[START Text passage]

What is Sclera?◄
Sclera is a stand-alone SQL processor with native support for machine learning, data virtualization and streaming data. Sclera can be deployed as an independent application, or can embed within your applications to enable advanced real-time analytics capabilities.
I am a BI professional. Why do I need Sclera?◄
As a BI professional, you are conversant with SQL, and understand the need to move to advanced analytics. But so far, exploring advanced analytics has meant sparing valuable time learning the myriad APIs, and getting down to coding in Java, R, Python, or whatever it takes.
For you, Sclera is the most efficient way to build analytics applications. You only need to learn a handful of SQL extensions to start exploiting the power of sophisticated libraries such as Weka, incorporate external data from web-services, and perform complex event processing and stream analytics, and more -- all using familiar SQL. Moreover, it works on your existing database systems, with no need for any hardware setup and no need to move your data.
I am an analytics consultant. Why do I need Sclera?◄
As an analytics consultant, you develop analytics solutions for your clients.
You understand that a project is never fully specified. So, it is crucial for your solutions to be agile, and be able to incorporate incremental changes as quickly as possible.
Sclera gives you a modular architecture out of the box, providing exceptional agility to your solutions.

[END Text passage]
[START Data listing]

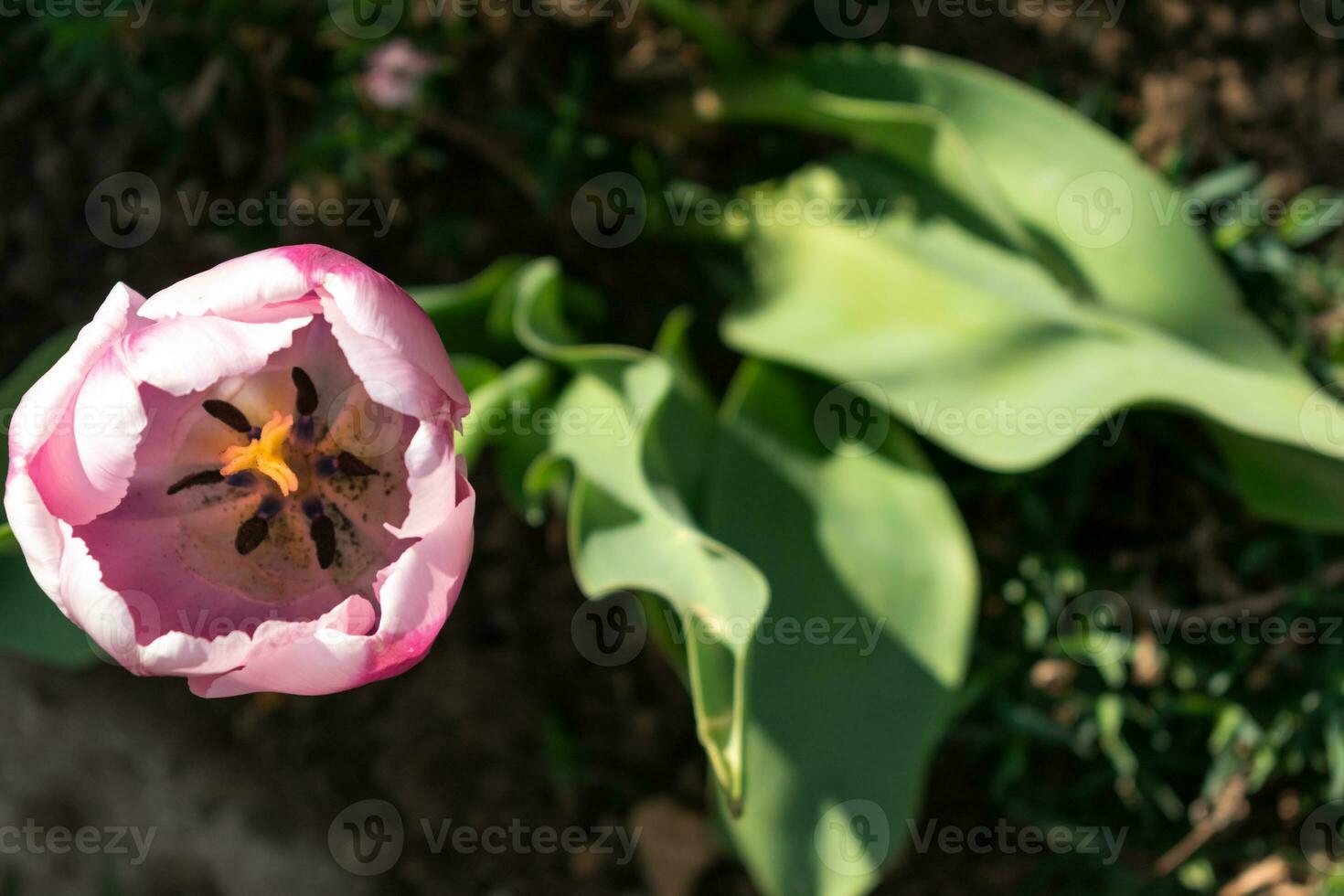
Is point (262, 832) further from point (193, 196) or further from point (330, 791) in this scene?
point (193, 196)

[END Data listing]
[START Data listing]

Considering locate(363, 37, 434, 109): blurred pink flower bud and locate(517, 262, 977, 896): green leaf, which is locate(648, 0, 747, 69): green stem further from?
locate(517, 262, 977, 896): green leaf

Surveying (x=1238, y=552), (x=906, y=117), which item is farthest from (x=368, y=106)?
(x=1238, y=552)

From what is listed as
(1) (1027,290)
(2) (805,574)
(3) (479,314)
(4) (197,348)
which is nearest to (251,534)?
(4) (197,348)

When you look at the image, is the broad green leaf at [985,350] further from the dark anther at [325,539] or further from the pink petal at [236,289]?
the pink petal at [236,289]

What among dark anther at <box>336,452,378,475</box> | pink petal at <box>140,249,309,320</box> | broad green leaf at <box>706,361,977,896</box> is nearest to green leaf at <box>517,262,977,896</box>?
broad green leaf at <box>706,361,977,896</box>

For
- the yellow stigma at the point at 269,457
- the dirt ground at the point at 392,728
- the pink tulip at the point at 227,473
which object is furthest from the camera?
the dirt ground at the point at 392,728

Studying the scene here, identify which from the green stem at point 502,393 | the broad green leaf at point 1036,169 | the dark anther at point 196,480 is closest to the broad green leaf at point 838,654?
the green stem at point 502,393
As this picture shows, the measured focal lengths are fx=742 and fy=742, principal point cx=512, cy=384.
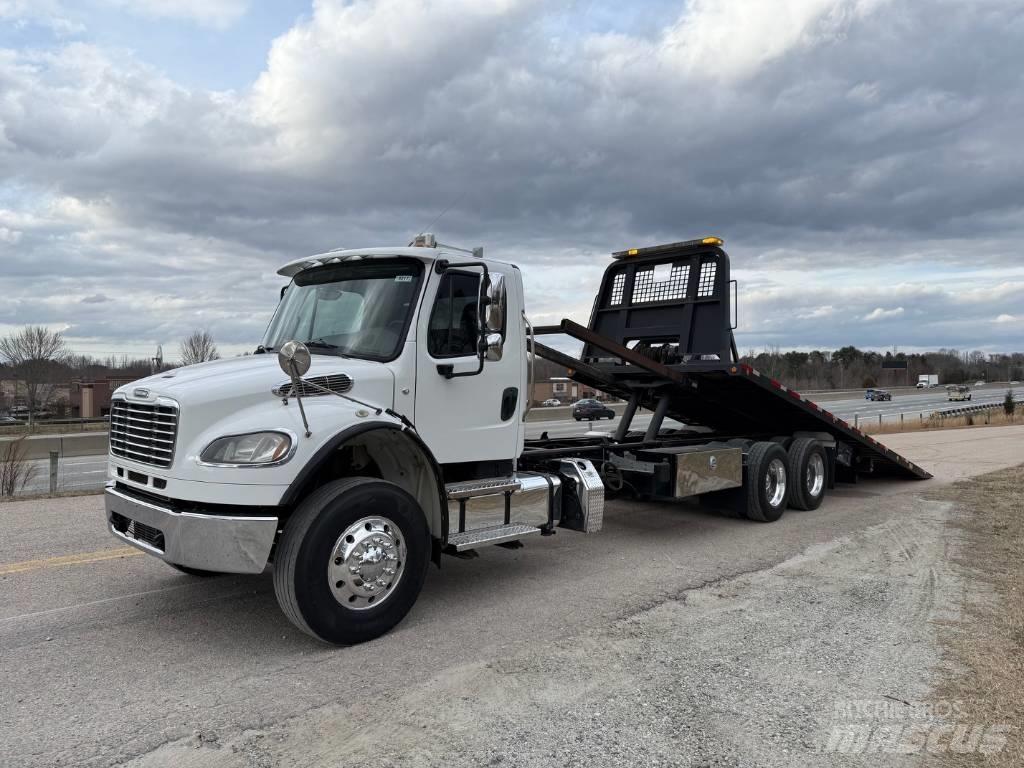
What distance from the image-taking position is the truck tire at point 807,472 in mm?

[END Data listing]

* [List of tasks]
- A) Using the Sclera FAQ, decide whether each statement agrees with it, answering yes or no and quoting the deciding words: (i) Sclera can run inside other applications. (ii) Using Sclera requires a hardware setup. (iii) Sclera provides a modular architecture out of the box.
- B) Which machine learning library does the Sclera FAQ name as an example of what its SQL extensions let you use?
- C) Resume the Sclera FAQ, picking up right after its last sentence.
The rows come from a different source than the Sclera text.

* [Answers given]
- A)
(i) Yes: "can embed within your applications"
(ii) No: "with no need for any hardware setup"
(iii) Yes: "Sclera gives you a modular architecture out of the box"

- B) Weka.

- C)
Specifically, Sclera separates the analytics logic from the processing and data access. The analytics logic is specified declaratively as SQL queries with Sclera's analytics extensions. This is just a few lines of code, which can be changed easily. The analytics libraries, database systems and external data sources form their own modules and are separated from the analytics logic. The analytics queries are compiled by Sclera into optimized workflows that dynamically tie everything together.
Sclera thus provides a highly modular and customizable end-to-end stack for analytics, and enables you to experiment and iterate at the speed of thought.
Even after deployment of the solution, Sclera's modular architecture significantly reduces the maintenance complexity and simplifies upgrades. For instance, new technologies (database systems, analytics libraries) can be incorporated by just adding appropriate drivers, with minimal change to the application.
I am a data scientist. Why do I need Sclera?◄
As a data scientist, you are an expert in machine learning. You know the underlying mathematics, and your task is to develop algorithms to gain insights.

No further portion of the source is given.